The thing is, one of the greatest characteristics of this country is precisely the fact that it does not, as a rule, believe unquestioningly in its own greatness, despite its many achievements. British weather is not even defended by members of the BNP or UKIP (Kilroy-Silk, while he was still in it had either been travelling to get that tan or had clearly been ‘Tango’d’). Newsreaders make jokes about English sporting defeats. An entire tradition of British comedy is decidedly, if affectionately, critical of British society. And it is this rare, if not unique talent for self-criticism, that has made Britain more self-aware than the USA, and thus more able to sustain healthy liberal democracy.

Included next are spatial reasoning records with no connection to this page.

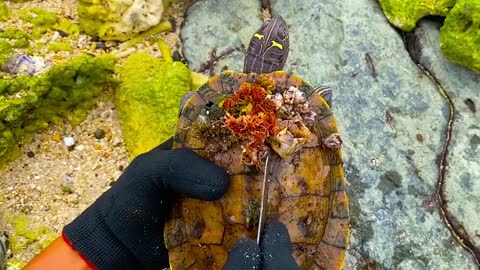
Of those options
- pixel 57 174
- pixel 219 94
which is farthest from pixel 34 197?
pixel 219 94

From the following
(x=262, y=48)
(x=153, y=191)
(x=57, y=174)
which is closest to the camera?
(x=153, y=191)

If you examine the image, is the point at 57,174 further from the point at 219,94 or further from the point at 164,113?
the point at 219,94

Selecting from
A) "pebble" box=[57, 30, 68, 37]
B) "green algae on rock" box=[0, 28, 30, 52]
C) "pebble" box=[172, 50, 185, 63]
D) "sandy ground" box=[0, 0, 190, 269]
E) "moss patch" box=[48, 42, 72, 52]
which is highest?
"green algae on rock" box=[0, 28, 30, 52]

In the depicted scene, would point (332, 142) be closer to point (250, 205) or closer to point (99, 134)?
point (250, 205)

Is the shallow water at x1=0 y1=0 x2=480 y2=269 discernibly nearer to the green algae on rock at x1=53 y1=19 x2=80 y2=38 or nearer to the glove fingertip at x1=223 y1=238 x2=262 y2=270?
the green algae on rock at x1=53 y1=19 x2=80 y2=38

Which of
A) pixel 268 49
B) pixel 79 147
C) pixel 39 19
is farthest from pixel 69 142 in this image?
pixel 268 49

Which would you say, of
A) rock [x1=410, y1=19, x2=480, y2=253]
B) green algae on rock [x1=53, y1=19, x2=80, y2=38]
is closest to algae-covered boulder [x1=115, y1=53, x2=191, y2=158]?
green algae on rock [x1=53, y1=19, x2=80, y2=38]
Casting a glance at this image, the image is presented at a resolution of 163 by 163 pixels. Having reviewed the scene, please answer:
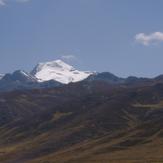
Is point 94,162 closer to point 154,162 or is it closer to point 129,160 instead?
point 129,160

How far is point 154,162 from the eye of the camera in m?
178

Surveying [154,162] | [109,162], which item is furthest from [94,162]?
[154,162]

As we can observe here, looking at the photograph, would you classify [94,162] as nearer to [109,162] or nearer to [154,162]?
[109,162]

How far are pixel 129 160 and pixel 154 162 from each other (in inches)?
714

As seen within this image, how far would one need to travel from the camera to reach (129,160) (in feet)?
638

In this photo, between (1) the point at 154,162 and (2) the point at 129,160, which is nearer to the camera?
(1) the point at 154,162

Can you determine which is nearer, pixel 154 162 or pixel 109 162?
pixel 154 162

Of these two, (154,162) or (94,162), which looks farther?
(94,162)

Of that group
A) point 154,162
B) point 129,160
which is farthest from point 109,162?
point 154,162

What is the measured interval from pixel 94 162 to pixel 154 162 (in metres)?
28.9

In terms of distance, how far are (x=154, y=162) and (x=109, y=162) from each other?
20200mm

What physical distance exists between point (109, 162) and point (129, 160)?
7.69m
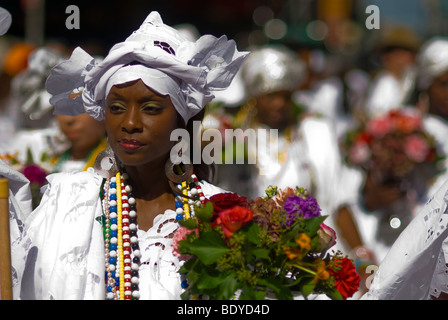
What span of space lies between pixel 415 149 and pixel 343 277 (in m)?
3.73

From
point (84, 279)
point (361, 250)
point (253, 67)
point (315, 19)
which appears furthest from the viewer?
point (315, 19)

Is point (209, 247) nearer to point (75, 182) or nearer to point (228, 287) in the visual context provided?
point (228, 287)

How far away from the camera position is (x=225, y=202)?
360cm

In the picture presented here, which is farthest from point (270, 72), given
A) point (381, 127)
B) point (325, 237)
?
point (325, 237)

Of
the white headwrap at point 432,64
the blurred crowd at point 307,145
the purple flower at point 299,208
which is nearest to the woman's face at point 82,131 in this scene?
the blurred crowd at point 307,145

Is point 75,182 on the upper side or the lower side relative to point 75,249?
upper

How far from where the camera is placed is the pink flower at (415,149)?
23.3ft

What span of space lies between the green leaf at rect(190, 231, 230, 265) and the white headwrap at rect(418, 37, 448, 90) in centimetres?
567

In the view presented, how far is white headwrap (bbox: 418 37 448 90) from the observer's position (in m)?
8.80

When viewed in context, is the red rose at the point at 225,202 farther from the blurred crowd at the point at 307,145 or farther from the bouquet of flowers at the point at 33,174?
the blurred crowd at the point at 307,145

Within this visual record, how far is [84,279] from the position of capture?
3.66 m

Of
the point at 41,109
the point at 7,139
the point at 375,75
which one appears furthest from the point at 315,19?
the point at 41,109
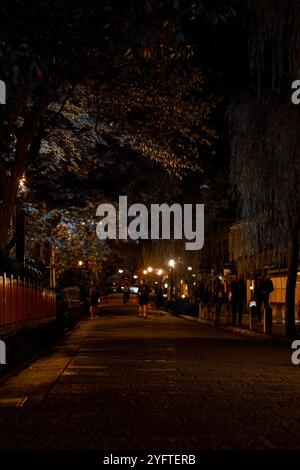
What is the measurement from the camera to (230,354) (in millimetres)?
17578

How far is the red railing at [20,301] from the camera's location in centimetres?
1683

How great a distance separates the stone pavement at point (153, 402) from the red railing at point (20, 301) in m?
1.43

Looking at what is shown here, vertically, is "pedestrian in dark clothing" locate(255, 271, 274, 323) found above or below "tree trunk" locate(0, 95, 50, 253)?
below

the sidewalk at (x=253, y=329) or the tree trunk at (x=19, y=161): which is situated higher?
the tree trunk at (x=19, y=161)

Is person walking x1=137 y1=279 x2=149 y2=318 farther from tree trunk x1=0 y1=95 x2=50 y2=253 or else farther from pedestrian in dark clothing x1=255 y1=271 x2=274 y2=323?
tree trunk x1=0 y1=95 x2=50 y2=253

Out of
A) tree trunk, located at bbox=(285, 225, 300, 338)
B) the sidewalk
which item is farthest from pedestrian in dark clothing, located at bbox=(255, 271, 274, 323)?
tree trunk, located at bbox=(285, 225, 300, 338)

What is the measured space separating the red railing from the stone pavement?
1429 mm

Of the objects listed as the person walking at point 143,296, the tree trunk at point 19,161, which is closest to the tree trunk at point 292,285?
the tree trunk at point 19,161

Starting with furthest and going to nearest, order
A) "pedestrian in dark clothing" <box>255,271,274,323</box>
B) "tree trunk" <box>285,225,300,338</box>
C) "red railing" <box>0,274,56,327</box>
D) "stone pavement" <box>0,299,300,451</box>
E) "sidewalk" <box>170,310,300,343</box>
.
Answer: "pedestrian in dark clothing" <box>255,271,274,323</box> → "sidewalk" <box>170,310,300,343</box> → "tree trunk" <box>285,225,300,338</box> → "red railing" <box>0,274,56,327</box> → "stone pavement" <box>0,299,300,451</box>

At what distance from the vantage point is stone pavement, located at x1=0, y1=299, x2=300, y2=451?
738 cm

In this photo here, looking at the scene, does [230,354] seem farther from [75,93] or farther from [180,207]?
[180,207]

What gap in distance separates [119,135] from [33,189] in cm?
427

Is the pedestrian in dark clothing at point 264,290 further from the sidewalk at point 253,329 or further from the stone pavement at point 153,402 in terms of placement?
the stone pavement at point 153,402

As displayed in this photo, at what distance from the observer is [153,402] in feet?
32.4
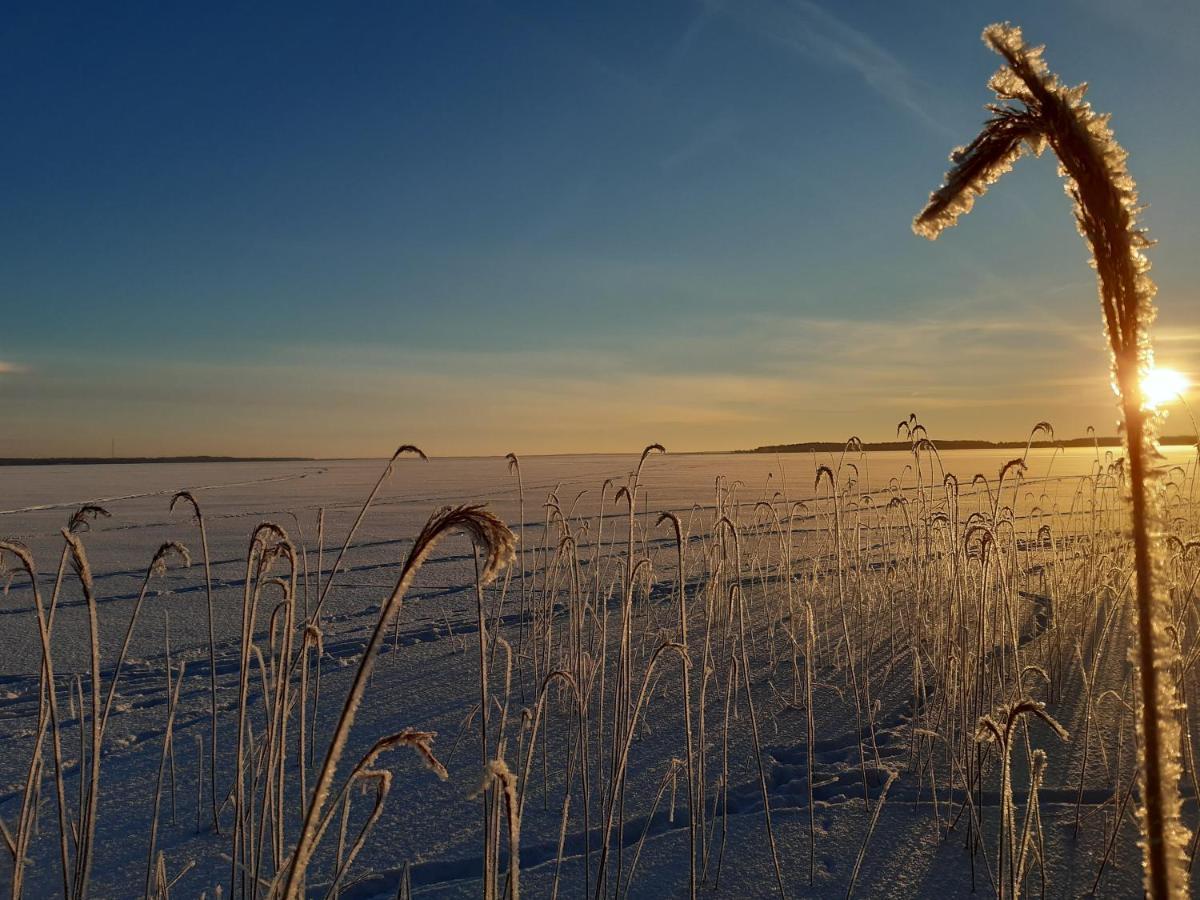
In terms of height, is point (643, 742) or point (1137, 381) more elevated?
point (1137, 381)

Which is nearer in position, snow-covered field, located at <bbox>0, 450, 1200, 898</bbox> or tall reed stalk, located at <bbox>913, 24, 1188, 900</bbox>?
tall reed stalk, located at <bbox>913, 24, 1188, 900</bbox>

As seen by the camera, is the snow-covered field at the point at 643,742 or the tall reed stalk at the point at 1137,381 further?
the snow-covered field at the point at 643,742

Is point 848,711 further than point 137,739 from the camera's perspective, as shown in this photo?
Yes

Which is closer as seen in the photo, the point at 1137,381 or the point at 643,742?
the point at 1137,381

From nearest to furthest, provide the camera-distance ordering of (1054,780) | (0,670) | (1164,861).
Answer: (1164,861) < (1054,780) < (0,670)

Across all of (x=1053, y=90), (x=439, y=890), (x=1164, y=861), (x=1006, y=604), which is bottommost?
(x=439, y=890)

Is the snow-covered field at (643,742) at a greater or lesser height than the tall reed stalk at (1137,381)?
lesser

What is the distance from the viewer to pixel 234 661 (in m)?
5.31

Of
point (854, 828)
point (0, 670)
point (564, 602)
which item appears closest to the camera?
point (854, 828)

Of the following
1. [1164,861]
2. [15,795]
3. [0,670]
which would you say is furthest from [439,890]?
[0,670]

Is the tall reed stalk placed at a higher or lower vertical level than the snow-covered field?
higher

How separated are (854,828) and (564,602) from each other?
14.2ft

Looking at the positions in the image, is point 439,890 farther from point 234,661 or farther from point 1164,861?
point 234,661

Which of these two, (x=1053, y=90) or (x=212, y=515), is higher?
(x=1053, y=90)
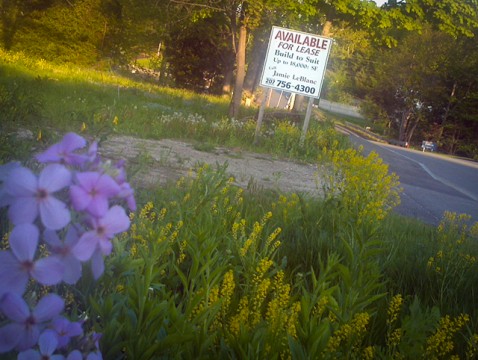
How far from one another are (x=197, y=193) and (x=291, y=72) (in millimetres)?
8640

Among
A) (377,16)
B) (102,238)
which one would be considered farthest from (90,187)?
(377,16)

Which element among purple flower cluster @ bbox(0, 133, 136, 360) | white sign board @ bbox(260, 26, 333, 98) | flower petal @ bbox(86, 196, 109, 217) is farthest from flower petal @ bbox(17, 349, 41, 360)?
white sign board @ bbox(260, 26, 333, 98)

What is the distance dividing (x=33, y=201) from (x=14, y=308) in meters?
0.13

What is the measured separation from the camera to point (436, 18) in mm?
15258

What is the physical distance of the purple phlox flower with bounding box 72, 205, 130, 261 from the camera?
653 mm

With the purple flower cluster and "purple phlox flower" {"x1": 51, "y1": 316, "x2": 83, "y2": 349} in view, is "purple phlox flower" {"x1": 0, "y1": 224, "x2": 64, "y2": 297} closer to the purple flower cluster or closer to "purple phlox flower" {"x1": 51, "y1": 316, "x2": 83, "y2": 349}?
the purple flower cluster

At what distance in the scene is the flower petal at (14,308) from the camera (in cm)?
62

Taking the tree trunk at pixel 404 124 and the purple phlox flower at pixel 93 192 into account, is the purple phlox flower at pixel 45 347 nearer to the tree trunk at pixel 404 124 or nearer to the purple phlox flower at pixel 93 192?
the purple phlox flower at pixel 93 192

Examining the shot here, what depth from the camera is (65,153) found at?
72 centimetres

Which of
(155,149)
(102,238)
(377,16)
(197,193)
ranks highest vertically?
(377,16)

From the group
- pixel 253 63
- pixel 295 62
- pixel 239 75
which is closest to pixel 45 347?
pixel 295 62

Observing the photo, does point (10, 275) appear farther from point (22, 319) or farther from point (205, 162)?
point (205, 162)

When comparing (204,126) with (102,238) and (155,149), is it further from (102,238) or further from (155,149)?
(102,238)

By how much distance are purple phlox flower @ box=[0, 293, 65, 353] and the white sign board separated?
1137 centimetres
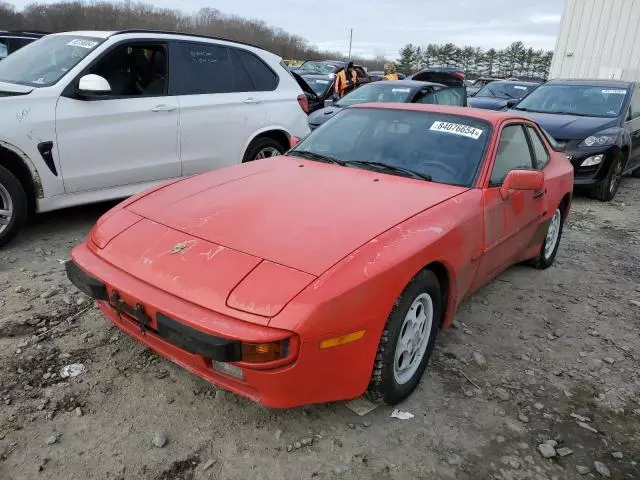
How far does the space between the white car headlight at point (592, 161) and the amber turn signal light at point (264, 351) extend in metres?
6.49

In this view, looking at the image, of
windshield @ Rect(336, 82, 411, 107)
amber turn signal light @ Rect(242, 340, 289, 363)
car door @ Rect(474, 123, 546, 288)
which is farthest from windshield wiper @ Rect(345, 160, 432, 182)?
windshield @ Rect(336, 82, 411, 107)

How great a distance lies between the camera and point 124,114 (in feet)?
14.9

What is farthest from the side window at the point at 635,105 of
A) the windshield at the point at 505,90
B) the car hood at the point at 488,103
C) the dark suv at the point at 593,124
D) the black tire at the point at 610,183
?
the windshield at the point at 505,90

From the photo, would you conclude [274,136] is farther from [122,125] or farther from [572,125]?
[572,125]

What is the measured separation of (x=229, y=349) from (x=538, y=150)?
319cm

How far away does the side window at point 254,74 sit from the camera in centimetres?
554

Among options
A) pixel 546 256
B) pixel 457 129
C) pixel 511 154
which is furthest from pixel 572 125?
pixel 457 129

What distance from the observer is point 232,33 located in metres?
65.8

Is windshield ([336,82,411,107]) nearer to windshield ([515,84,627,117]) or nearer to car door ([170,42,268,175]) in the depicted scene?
windshield ([515,84,627,117])

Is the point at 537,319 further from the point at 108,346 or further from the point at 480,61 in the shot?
the point at 480,61

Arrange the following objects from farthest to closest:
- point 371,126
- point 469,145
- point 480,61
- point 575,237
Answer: point 480,61 < point 575,237 < point 371,126 < point 469,145

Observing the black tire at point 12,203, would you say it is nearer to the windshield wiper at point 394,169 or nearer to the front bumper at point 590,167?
the windshield wiper at point 394,169

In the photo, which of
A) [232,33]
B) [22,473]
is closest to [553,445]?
[22,473]

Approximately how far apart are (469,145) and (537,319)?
1371mm
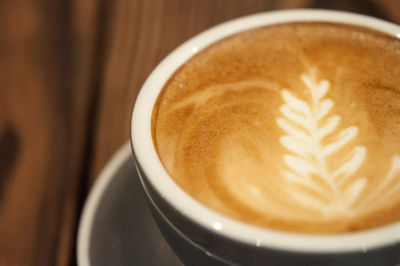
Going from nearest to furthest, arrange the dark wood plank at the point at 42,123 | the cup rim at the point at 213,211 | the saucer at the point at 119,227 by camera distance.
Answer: the cup rim at the point at 213,211
the saucer at the point at 119,227
the dark wood plank at the point at 42,123

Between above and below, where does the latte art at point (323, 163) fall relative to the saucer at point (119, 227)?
above

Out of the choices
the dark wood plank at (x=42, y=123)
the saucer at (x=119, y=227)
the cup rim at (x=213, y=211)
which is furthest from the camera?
the dark wood plank at (x=42, y=123)

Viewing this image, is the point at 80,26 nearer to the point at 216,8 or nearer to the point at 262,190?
the point at 216,8

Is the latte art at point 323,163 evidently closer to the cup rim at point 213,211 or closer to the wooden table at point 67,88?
the cup rim at point 213,211

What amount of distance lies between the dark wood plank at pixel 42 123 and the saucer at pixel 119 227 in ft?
0.31

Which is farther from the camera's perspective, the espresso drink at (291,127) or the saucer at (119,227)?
the saucer at (119,227)

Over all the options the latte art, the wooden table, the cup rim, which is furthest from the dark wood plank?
the latte art

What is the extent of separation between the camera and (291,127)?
1.84 ft

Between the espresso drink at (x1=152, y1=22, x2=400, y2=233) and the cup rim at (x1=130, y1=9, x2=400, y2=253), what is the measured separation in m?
0.01

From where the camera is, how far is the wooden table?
0.78m

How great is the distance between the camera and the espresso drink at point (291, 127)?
18.8 inches

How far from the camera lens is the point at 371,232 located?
0.43 metres

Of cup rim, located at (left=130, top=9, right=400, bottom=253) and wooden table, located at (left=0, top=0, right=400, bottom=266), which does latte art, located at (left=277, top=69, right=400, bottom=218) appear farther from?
wooden table, located at (left=0, top=0, right=400, bottom=266)

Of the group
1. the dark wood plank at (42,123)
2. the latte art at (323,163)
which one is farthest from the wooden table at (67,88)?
the latte art at (323,163)
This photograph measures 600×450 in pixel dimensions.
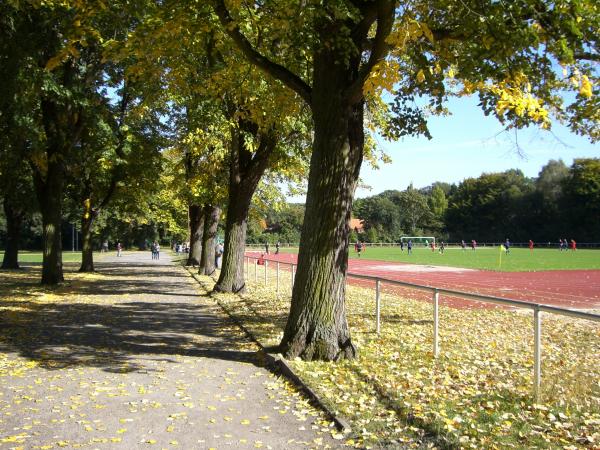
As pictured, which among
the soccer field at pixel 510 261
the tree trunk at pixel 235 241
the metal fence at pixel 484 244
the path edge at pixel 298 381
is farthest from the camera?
the metal fence at pixel 484 244

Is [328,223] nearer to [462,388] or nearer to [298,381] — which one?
[298,381]

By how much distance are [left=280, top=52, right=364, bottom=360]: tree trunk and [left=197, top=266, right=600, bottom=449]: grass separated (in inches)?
18.2

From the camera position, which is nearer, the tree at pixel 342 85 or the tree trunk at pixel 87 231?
the tree at pixel 342 85

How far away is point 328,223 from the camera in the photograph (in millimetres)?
7863

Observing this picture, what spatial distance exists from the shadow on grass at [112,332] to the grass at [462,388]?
1122mm

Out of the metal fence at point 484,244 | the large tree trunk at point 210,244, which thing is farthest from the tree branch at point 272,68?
the metal fence at point 484,244

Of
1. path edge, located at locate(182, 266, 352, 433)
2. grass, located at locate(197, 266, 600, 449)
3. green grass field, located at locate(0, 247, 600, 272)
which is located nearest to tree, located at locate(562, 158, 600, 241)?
green grass field, located at locate(0, 247, 600, 272)

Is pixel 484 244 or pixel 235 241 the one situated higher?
pixel 235 241

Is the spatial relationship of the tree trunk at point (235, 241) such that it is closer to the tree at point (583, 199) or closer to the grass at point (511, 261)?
the grass at point (511, 261)

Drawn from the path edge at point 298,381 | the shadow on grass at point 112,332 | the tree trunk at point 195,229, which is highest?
the tree trunk at point 195,229

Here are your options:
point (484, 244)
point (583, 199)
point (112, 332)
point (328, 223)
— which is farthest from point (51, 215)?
point (484, 244)

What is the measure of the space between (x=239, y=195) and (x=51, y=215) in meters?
7.87

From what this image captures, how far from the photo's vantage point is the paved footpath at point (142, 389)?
4.95 m

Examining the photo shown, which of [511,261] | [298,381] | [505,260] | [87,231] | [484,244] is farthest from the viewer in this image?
[484,244]
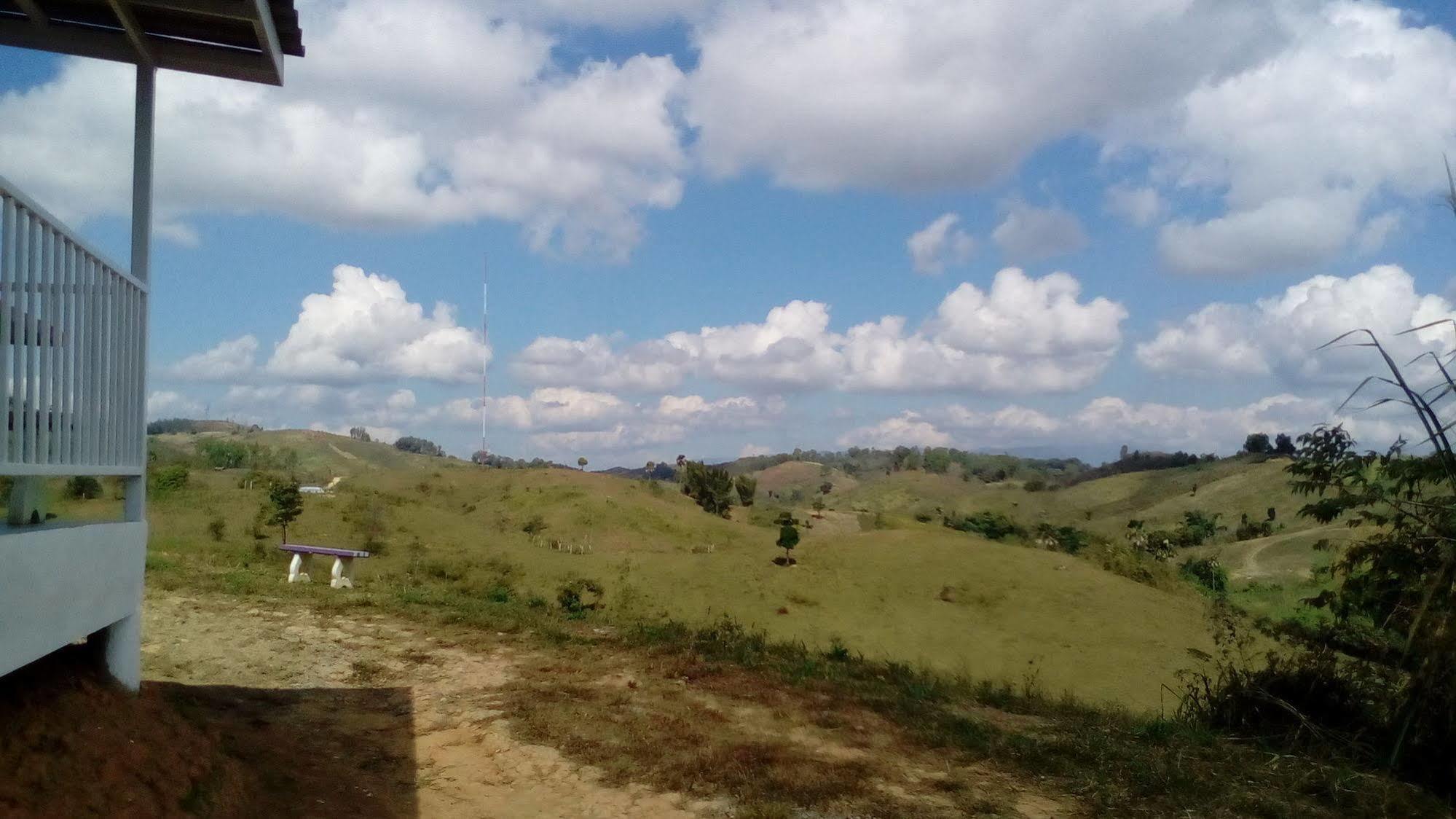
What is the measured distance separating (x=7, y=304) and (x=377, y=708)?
153 inches

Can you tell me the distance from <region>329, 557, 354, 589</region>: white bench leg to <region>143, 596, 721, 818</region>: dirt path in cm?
318

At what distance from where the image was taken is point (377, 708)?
6156 mm

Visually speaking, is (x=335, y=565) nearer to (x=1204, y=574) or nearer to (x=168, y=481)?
(x=168, y=481)

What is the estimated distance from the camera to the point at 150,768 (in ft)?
11.5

Patriotism is fine, as long as it remains either reasonable or theoretical. I defend my country from attack because I love its people. I support my country in the World Cup because, er, it’s my country. But when it becomes ‘my country, right or wrong’, when we start worshipping the flag or seeing human beings from other countries as less valuable than people we have arbitrarily decided are ‘our own’, I believe Christians need to make that beeping sound of reversing lorries and shout ‘woah, back up!’ Be it assuming Portugese police are inept, being unwilling to prosecute our own or seeing a civil war elsewhere as an acceptable risk to protect our interests, national chauvinism is not just foolish, it’s wrong. Christians have forgotten that in the past. Let’s not do that again.